Pergunta - O sr. é acusado de ter perdido a melhor oportunidade de paz em Camp David, em 2000. Por que o sr. não assinou o acordo?
Arafat -
Durante os últimos três dias da cúpula, Barak se isolou em sua vila e se recusou a encontrar qualquer pessoa de fora, mesmo de sua delegação. Nós estávamos discutindo os pontos mais sérios, como Jerusalém, o retorno dos refugiados, mas não chegamos a um acordo final. Mas seguimos tentando. Por isso, houve Sharm el Sheikh e Paris. E, em seguida, o relatório Mitchell e os entendimentos com George Tenet. Por que nenhum desses acordos posteriores foram implementados? Mesmo após Camp David, sempre continuamos a buscar a paz.

Pergunta - Os EUA acusam o sr. de não ser um parceiro para a paz. Com o apoio oferecido por Bush a Sharon em questões importantes como a negação do direito de retorno dos refugiados palestinos e a permanência de colônias em território palestino, os EUA deixaram de ser um parceiro para a paz?
Arafat -
Não. Onde eu assinei os acordos de Oslo? Não posso esquecer que o presidente George Bush, pai do atual presidente, deu início à Conferência de Madri [1991] para a paz não apenas entre palestinos e israelenses, mas para todo o Oriente Médio. Até hoje, o presidente Clinton atende meus telefonemas. Nunca deixou de conversar comigo. Qual é a diferença entre agora e ontem?
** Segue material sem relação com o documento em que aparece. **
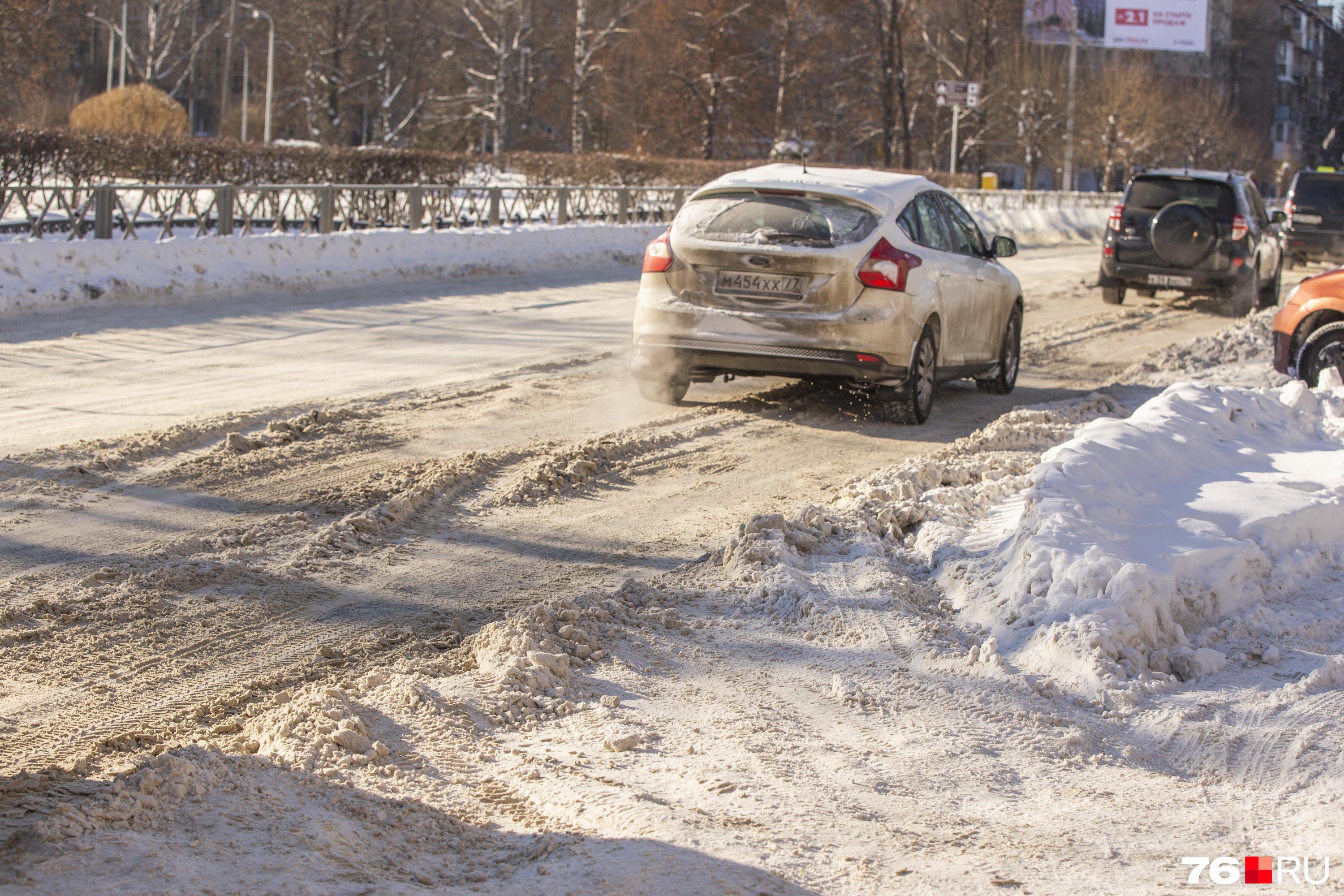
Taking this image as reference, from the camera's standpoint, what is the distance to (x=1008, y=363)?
35.0 feet

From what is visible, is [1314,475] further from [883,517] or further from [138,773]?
[138,773]

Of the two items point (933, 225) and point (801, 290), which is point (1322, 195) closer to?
point (933, 225)

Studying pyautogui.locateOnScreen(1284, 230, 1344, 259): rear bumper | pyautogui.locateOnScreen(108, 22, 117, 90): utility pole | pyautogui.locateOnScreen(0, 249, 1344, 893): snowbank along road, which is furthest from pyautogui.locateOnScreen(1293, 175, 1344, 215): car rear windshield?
pyautogui.locateOnScreen(108, 22, 117, 90): utility pole

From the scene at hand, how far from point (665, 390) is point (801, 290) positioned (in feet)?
4.50

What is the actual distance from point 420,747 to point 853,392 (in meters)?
6.66

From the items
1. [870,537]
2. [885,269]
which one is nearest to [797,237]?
[885,269]

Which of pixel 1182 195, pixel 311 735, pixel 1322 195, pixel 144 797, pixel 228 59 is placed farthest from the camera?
pixel 228 59

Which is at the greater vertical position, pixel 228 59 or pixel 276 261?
pixel 228 59

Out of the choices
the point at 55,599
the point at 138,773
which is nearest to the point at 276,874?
the point at 138,773

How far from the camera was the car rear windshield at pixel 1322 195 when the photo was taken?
25312 mm

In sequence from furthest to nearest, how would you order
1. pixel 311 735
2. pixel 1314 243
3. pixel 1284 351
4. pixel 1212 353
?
pixel 1314 243 < pixel 1212 353 < pixel 1284 351 < pixel 311 735

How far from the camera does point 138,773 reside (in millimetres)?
3328

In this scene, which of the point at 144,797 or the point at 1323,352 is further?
the point at 1323,352

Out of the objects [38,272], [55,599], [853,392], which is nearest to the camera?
[55,599]
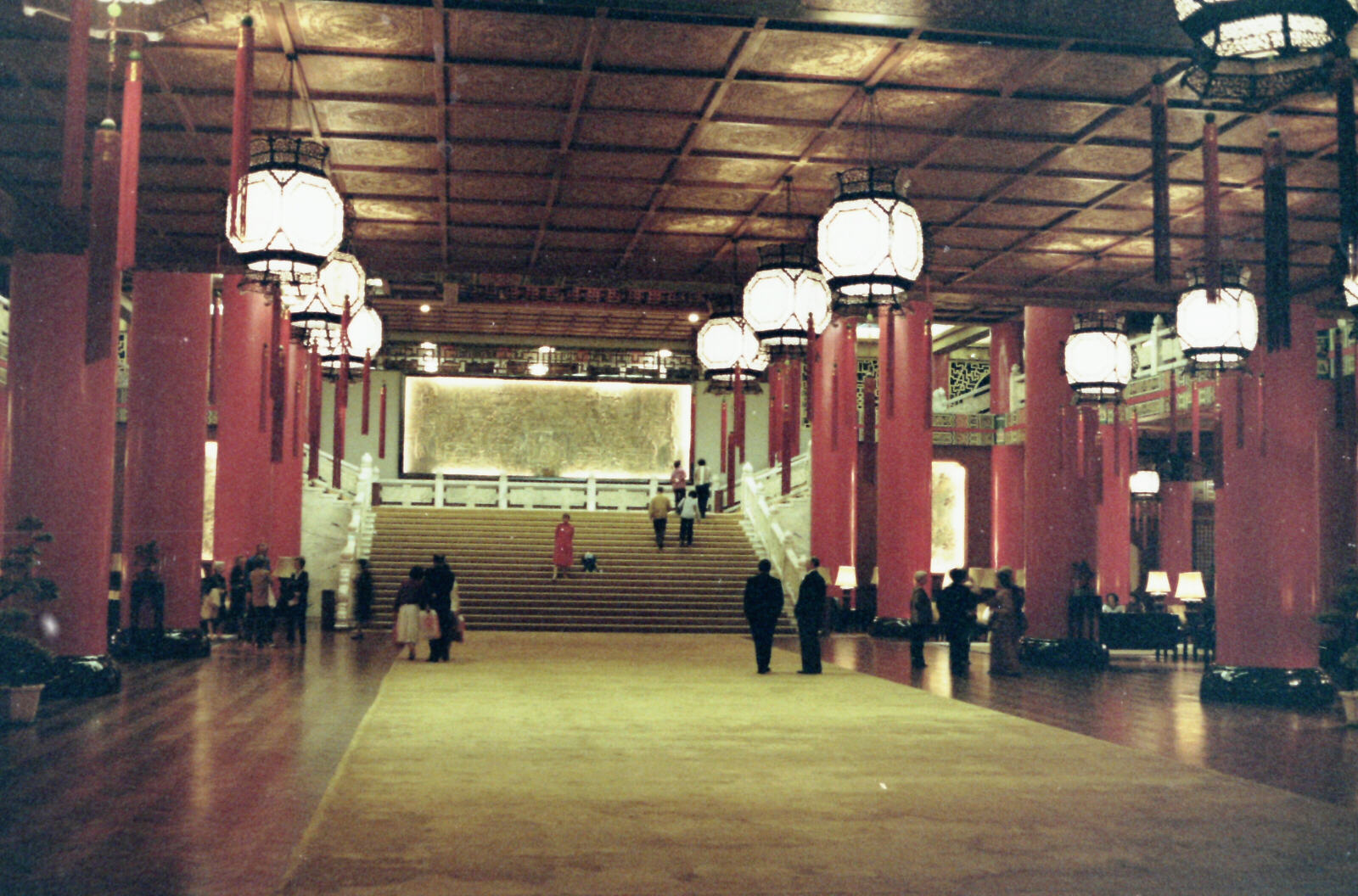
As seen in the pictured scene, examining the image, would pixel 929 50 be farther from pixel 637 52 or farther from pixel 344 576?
pixel 344 576

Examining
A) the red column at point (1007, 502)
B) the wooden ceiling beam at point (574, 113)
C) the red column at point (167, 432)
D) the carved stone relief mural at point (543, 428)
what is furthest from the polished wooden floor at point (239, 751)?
the carved stone relief mural at point (543, 428)

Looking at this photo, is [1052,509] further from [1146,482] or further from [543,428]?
[543,428]

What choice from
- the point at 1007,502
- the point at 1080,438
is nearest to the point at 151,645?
the point at 1080,438

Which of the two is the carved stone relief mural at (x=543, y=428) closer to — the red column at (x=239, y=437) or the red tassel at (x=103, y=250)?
the red column at (x=239, y=437)

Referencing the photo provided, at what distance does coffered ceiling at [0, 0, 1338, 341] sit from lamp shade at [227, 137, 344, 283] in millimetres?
617

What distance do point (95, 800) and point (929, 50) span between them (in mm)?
5551

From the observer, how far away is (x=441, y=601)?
1309 cm

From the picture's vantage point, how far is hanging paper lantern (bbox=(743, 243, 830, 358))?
364 inches

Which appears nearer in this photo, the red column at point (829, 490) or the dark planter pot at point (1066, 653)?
→ the dark planter pot at point (1066, 653)

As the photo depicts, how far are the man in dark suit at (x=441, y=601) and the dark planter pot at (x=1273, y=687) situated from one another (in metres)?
7.21

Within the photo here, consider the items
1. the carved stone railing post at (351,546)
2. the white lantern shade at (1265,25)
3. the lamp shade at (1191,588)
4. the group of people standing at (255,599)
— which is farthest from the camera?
the carved stone railing post at (351,546)

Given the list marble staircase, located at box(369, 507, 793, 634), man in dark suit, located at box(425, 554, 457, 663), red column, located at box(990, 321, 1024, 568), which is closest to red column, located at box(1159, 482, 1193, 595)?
red column, located at box(990, 321, 1024, 568)

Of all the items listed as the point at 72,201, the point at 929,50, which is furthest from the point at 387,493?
the point at 72,201

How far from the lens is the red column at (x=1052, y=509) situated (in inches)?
531
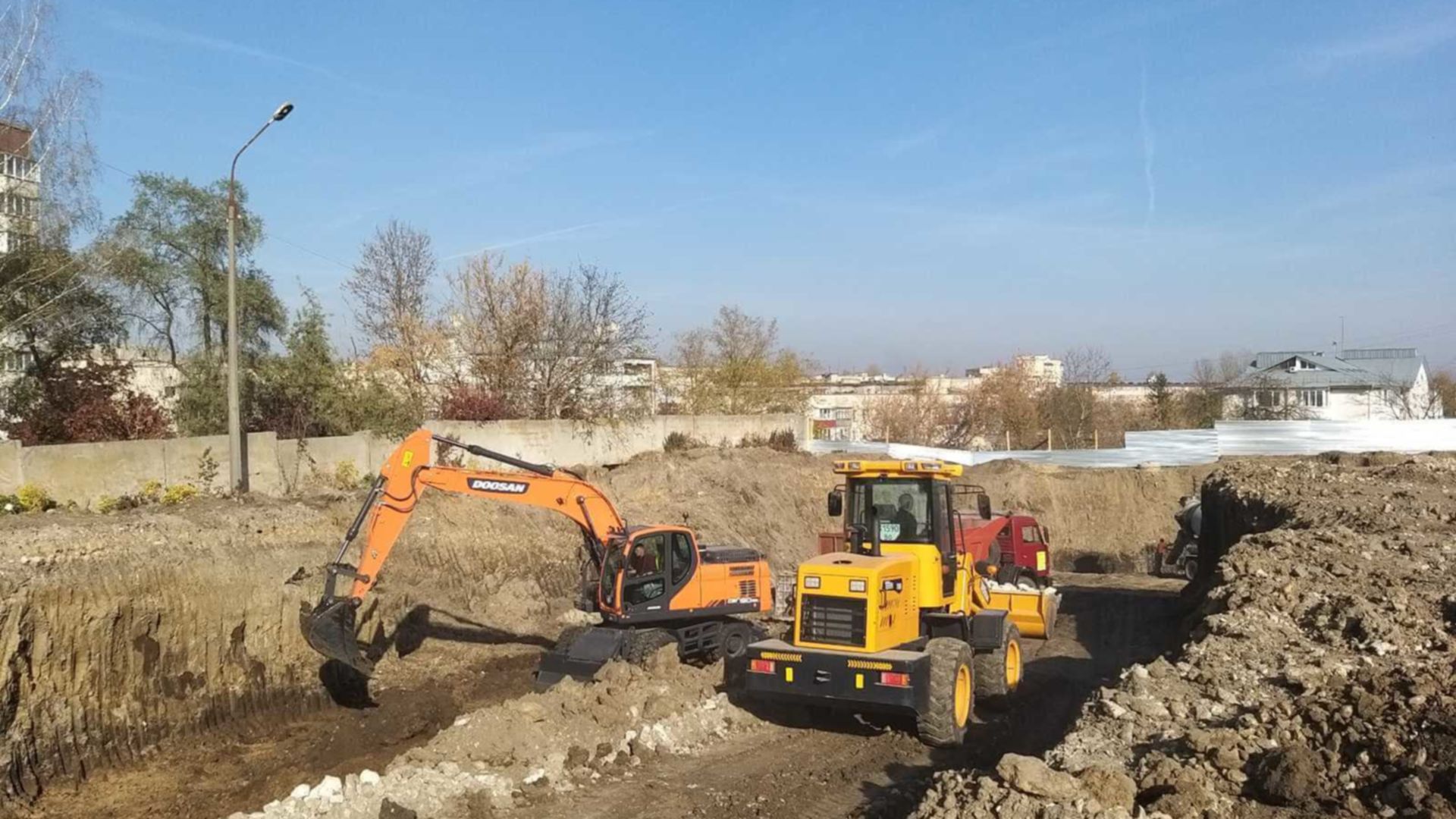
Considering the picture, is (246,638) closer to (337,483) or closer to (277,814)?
(277,814)

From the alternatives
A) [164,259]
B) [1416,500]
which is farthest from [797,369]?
[1416,500]

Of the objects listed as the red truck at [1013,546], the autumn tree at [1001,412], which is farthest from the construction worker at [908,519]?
the autumn tree at [1001,412]

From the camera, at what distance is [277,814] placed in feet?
27.0

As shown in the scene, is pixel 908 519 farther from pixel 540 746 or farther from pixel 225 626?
pixel 225 626

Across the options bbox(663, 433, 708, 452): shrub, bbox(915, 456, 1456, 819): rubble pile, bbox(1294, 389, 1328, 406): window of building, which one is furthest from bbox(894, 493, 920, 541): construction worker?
bbox(1294, 389, 1328, 406): window of building

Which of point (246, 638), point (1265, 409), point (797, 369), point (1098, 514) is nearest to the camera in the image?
point (246, 638)

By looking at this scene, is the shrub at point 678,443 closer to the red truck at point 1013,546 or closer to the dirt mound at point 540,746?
the red truck at point 1013,546

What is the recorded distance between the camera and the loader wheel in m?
9.77

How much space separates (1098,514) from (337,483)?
24.1 m

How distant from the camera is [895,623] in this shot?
10.3 m

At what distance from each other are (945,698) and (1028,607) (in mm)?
6518

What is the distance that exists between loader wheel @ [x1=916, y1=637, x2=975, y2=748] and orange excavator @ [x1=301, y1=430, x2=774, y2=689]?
3.88m

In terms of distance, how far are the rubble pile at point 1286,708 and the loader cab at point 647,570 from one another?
5755 mm

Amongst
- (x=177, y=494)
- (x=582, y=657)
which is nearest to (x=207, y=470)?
(x=177, y=494)
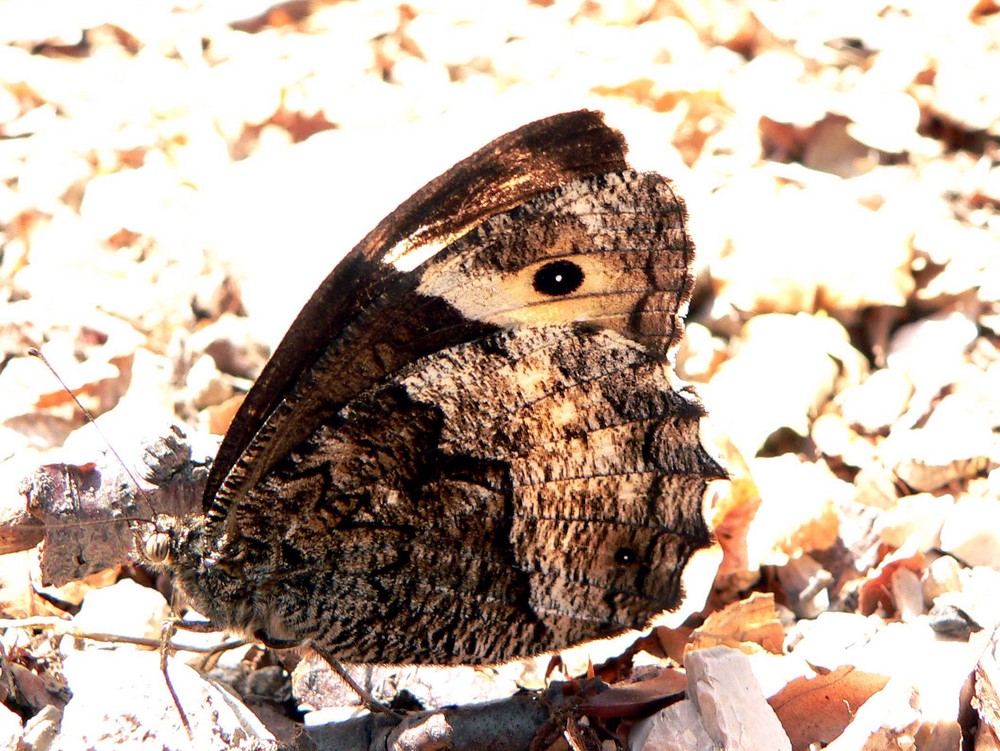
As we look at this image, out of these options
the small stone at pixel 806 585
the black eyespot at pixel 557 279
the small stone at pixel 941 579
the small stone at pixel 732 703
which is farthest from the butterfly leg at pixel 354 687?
the small stone at pixel 941 579

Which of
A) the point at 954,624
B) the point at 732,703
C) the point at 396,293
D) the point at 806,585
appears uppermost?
the point at 396,293

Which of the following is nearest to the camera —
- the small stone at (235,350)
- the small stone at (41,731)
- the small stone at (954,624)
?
the small stone at (41,731)

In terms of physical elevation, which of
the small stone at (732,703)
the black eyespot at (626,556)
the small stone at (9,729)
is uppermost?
the black eyespot at (626,556)

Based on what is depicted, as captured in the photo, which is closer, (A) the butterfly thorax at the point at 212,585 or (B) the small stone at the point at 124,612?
(A) the butterfly thorax at the point at 212,585

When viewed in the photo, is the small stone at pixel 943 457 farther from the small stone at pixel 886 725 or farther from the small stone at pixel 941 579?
the small stone at pixel 886 725

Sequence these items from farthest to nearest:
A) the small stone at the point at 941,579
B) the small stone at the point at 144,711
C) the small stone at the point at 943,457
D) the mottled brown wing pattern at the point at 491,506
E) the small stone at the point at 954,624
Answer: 1. the small stone at the point at 943,457
2. the small stone at the point at 941,579
3. the small stone at the point at 954,624
4. the mottled brown wing pattern at the point at 491,506
5. the small stone at the point at 144,711

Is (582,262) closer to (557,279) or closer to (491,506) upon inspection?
(557,279)

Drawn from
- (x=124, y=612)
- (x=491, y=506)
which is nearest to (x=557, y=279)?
(x=491, y=506)
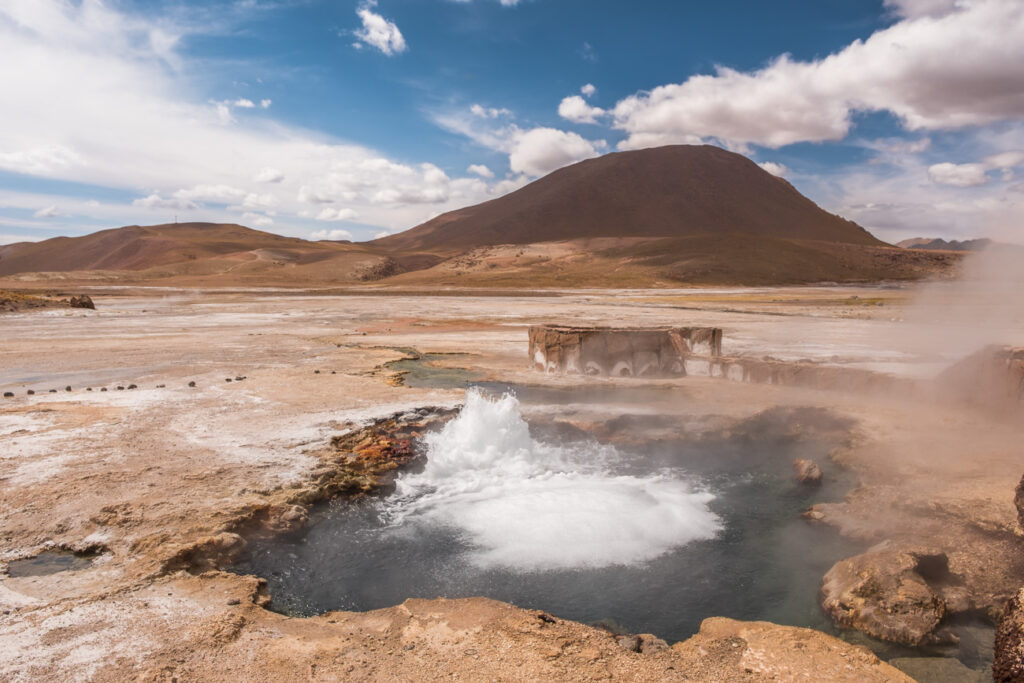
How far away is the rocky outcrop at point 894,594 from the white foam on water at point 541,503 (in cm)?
146

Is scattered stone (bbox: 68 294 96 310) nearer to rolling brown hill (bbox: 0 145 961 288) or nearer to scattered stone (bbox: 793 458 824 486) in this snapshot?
rolling brown hill (bbox: 0 145 961 288)

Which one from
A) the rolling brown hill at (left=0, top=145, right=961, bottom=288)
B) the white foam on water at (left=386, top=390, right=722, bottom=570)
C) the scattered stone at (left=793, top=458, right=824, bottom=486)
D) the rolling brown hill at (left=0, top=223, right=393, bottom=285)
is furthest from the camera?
the rolling brown hill at (left=0, top=223, right=393, bottom=285)

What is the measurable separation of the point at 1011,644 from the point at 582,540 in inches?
132

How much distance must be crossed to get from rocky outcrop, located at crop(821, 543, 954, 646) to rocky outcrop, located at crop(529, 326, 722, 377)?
9.44 metres

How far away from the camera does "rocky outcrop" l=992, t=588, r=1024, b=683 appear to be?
3.13 metres

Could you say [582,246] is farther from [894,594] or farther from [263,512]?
[894,594]

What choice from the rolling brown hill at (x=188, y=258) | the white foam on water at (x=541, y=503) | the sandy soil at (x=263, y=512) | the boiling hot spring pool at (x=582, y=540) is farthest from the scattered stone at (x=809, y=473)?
the rolling brown hill at (x=188, y=258)

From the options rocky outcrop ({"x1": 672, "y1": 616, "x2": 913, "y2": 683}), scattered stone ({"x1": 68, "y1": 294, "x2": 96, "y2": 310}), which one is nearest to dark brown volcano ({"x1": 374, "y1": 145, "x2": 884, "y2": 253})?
scattered stone ({"x1": 68, "y1": 294, "x2": 96, "y2": 310})

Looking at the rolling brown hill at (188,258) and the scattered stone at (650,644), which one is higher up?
the rolling brown hill at (188,258)

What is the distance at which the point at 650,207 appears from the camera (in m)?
140

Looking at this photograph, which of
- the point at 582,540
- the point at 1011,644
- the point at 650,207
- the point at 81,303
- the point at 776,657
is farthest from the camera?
the point at 650,207

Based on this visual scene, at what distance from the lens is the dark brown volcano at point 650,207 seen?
131 m

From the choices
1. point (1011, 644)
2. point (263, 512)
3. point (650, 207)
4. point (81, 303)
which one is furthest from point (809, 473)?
point (650, 207)

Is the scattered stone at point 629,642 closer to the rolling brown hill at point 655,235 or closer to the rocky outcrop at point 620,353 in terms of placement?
the rocky outcrop at point 620,353
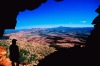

Continuamos a buscar apoio internacional à causa palestina. Nos próximos meses, os papéis da Europa e da Rússia serão muito importantes porque este ano é de eleições nos EUA. Eles precisarão trabalhar com força e rapidamente para salvar a paz. Nós continuamos comprometidos com a paz que assinamos na Casa Branca.